If you want to use a custom database, you must format sequence names to have the following key words:

>sequence_name#SuperfamilyKey+Lineage

Where SuperfamilyKey must be RLC for Ty1-Copia or RLG for TY3-Gypsy. Also sequence names in your files must not to have any special characters such as "#", " ", ";" "{", "}", parenthesis, ":" among others. Lineage can be change for any classification system.

**Please remember to activate the conda environment if you are using it (with the command: conda activate Inpactor1), and also to have the OpenMPI and censor binaries added to the PATH and LD_LIBRARY_PATH variables (see Installation section).**

Then, you can execute Inpactor as following:
```
mpirun -np “number of process (depend of the number of cores available in your system)” Inpactor “configuration file”
```

**NOTE: If you cannot get the censor (because it is now private) you only need to set the 80-80-80-rule option in the configuration file to false.**

# License:
Inpactor is licensed under GNU GLP v3
(https://www.gnu.org/licenses/gpl-3.0.en.html)

# Authors:
IRD France: (http://www.ird.fr/) 

Romain Guyot 

Autonomous University of Manizales (https://www.autonoma.edu.co/)

Simón Orozco Arias

Reinel Tabares Soto

University of Caldas (http://ucaldas.edu.co/)

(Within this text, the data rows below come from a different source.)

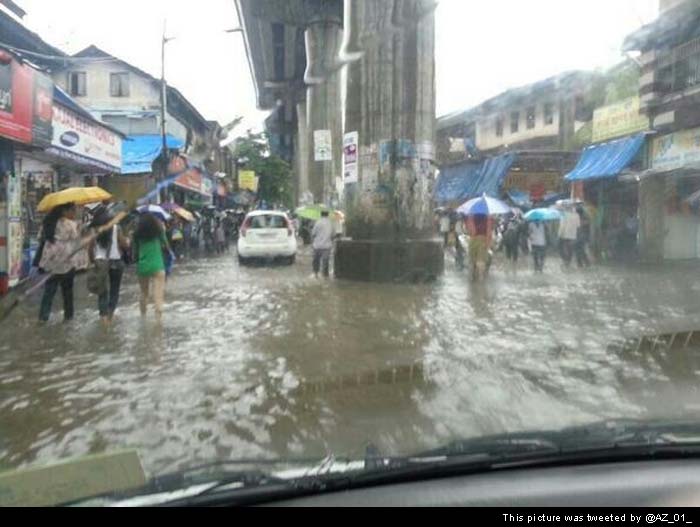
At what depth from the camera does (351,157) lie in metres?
14.0

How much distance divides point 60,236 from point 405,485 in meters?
7.32

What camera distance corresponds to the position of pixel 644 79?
1808 cm

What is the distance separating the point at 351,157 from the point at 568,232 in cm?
576

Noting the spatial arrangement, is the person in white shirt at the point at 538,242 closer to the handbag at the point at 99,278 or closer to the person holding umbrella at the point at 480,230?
the person holding umbrella at the point at 480,230

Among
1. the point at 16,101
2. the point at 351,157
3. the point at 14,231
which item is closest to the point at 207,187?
the point at 351,157

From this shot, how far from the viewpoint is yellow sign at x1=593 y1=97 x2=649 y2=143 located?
18844 millimetres

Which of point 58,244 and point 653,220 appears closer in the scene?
point 58,244

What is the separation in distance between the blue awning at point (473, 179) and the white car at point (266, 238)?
210 inches

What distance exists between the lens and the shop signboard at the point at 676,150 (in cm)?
1666

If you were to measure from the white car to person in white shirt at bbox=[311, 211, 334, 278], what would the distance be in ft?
14.4

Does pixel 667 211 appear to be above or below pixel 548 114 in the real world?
below

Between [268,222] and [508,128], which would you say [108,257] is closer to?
[268,222]

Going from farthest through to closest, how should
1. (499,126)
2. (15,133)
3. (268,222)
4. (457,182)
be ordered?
(457,182) < (499,126) < (268,222) < (15,133)

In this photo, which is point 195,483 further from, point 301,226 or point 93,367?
point 301,226
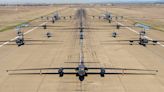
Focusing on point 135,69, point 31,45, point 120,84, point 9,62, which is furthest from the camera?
point 31,45

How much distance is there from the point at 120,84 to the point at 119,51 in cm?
2140

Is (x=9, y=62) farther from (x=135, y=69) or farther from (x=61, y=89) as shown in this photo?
(x=135, y=69)

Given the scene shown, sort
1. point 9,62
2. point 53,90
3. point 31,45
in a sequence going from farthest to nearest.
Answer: point 31,45 → point 9,62 → point 53,90

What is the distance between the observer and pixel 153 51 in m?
54.6

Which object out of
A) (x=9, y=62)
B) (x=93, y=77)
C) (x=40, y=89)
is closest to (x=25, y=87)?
(x=40, y=89)

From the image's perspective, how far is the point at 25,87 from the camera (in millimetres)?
31953

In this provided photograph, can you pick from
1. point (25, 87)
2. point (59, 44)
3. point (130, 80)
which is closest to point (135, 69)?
point (130, 80)

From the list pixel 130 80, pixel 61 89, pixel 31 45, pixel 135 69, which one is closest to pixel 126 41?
pixel 31 45

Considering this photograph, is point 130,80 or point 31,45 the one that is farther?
point 31,45

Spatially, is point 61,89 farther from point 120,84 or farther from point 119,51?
point 119,51

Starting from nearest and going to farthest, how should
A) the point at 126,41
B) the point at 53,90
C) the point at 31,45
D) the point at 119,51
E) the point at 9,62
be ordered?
the point at 53,90
the point at 9,62
the point at 119,51
the point at 31,45
the point at 126,41

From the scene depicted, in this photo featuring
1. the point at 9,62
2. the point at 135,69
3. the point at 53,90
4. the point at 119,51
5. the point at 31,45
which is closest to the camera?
the point at 53,90

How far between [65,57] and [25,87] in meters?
16.6

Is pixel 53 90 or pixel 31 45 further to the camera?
pixel 31 45
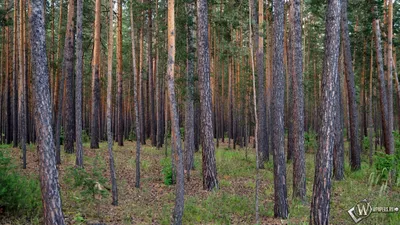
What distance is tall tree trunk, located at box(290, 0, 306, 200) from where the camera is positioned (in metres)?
10.2

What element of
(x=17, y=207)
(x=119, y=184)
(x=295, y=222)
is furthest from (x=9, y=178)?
(x=295, y=222)

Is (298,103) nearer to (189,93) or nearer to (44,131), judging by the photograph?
(189,93)

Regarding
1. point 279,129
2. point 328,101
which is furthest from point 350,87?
point 328,101

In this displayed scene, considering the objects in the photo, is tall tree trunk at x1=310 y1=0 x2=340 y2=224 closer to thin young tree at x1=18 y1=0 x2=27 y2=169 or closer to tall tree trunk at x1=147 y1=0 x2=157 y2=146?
thin young tree at x1=18 y1=0 x2=27 y2=169

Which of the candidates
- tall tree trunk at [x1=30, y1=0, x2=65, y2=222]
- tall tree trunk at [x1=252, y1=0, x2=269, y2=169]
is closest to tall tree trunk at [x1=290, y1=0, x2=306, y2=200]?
tall tree trunk at [x1=252, y1=0, x2=269, y2=169]

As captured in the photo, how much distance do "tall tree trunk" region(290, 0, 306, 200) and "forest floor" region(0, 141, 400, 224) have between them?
26.7 inches

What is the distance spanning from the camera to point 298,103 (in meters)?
10.2

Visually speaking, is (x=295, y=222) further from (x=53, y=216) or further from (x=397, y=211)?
(x=53, y=216)

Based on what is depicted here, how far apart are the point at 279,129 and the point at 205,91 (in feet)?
11.2

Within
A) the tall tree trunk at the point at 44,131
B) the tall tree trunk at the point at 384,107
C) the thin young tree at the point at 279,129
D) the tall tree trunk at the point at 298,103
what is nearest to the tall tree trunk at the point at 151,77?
the tall tree trunk at the point at 298,103

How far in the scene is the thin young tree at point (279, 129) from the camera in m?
8.90

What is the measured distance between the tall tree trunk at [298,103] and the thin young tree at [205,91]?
287 cm

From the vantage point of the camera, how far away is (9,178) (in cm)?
821

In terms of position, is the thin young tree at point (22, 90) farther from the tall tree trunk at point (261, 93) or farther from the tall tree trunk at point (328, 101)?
the tall tree trunk at point (328, 101)
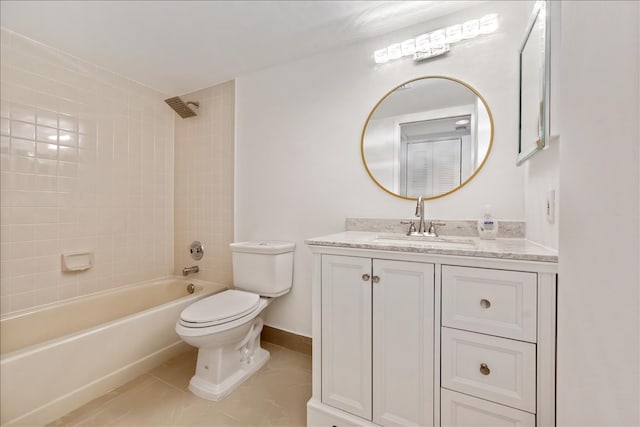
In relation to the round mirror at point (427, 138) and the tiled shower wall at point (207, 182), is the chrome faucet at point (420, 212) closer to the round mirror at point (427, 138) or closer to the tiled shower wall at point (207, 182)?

Diego Hernando Ceballos López

Andrea garavito

For more information please write to: simon.orozco.arias@gmail.com

# Citation:
Orozco-Arias, S.; Liu, J.; Tabares-Soto, R.; Ceballos, D.; Silva Domingues, D.; Garavito, A.; Ming, R.; Guyot, R. Inpactor, Integrated and Parallel Analyzer and Classifier of LTR Retrotransposons and Its Application for Pineapple LTR Retrotransposons Diversity and Dynamics. Biology 2018, 7, 32.